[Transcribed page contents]
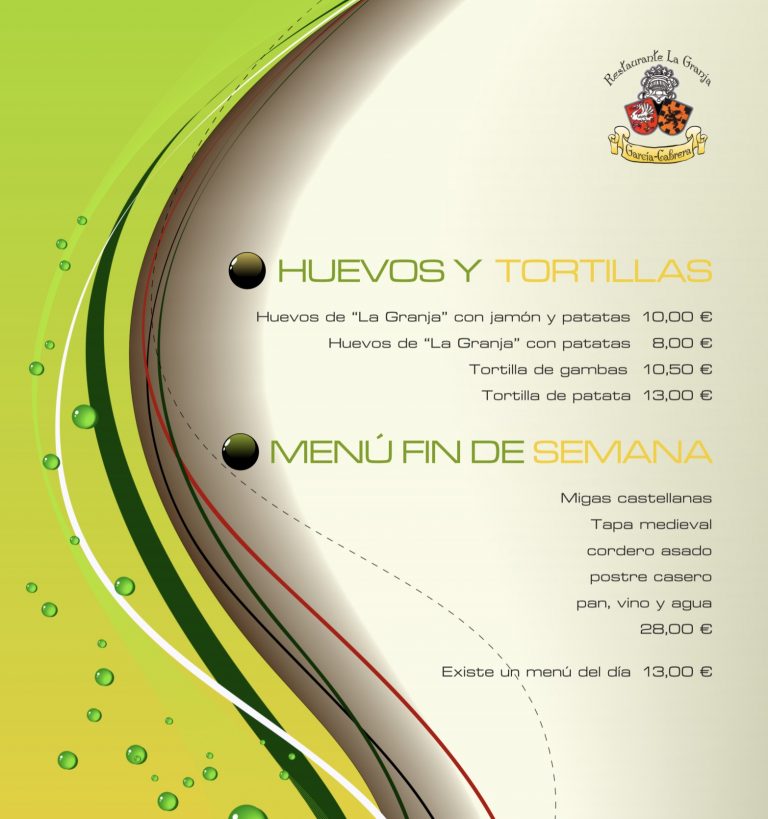 Restaurante La Granja
García-Cabrera

HUEVOS Y TORTILLAS

Huevos de "La Granja" con jamón y patatas 10,00 €
Huevos de "La Granja" con patatas 8,00 €
Tortilla de gambas 10,50 €
Tortilla de patata 13,00 €

MENÚ FIN DE SEMANA

Migas castellanas
Tapa medieval
cordero asado
postre casero
pan, vino y agua
28,00 €

Existe un menú del día 13,00 €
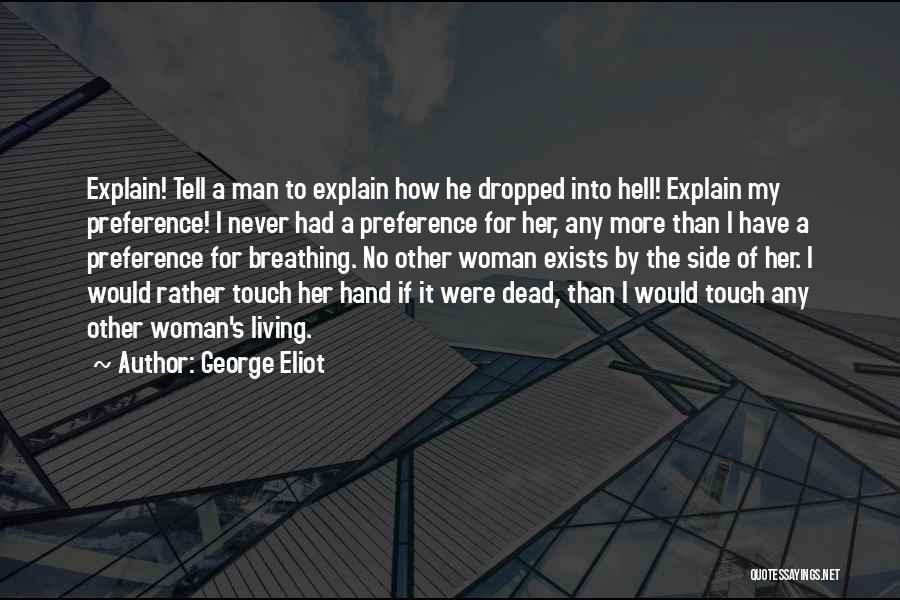 Explain! Tell a man to explain how he dropped into hell! Explain my preference! I never had a preference for her, any more than I have a preference for breathing. No other woman exists by the side of her. I would rather touch her hand if it were dead, than I would touch any other woman's living.

~ Author: George Eliot

QUOTESSAYINGS.NET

To do |
Using the entries shown above, reproduce verbatim the lines from the line bearing "Tortilla de gambas 10,50 €" to the line bearing "Existe un menú del día 13,00 €", inclusive.

Reply |
Tortilla de gambas 10,50 €
Tortilla de patata 13,00 €

MENÚ FIN DE SEMANA

Migas castellanas
Tapa medieval
cordero asado
postre casero
pan, vino y agua
28,00 €

Existe un menú del día 13,00 €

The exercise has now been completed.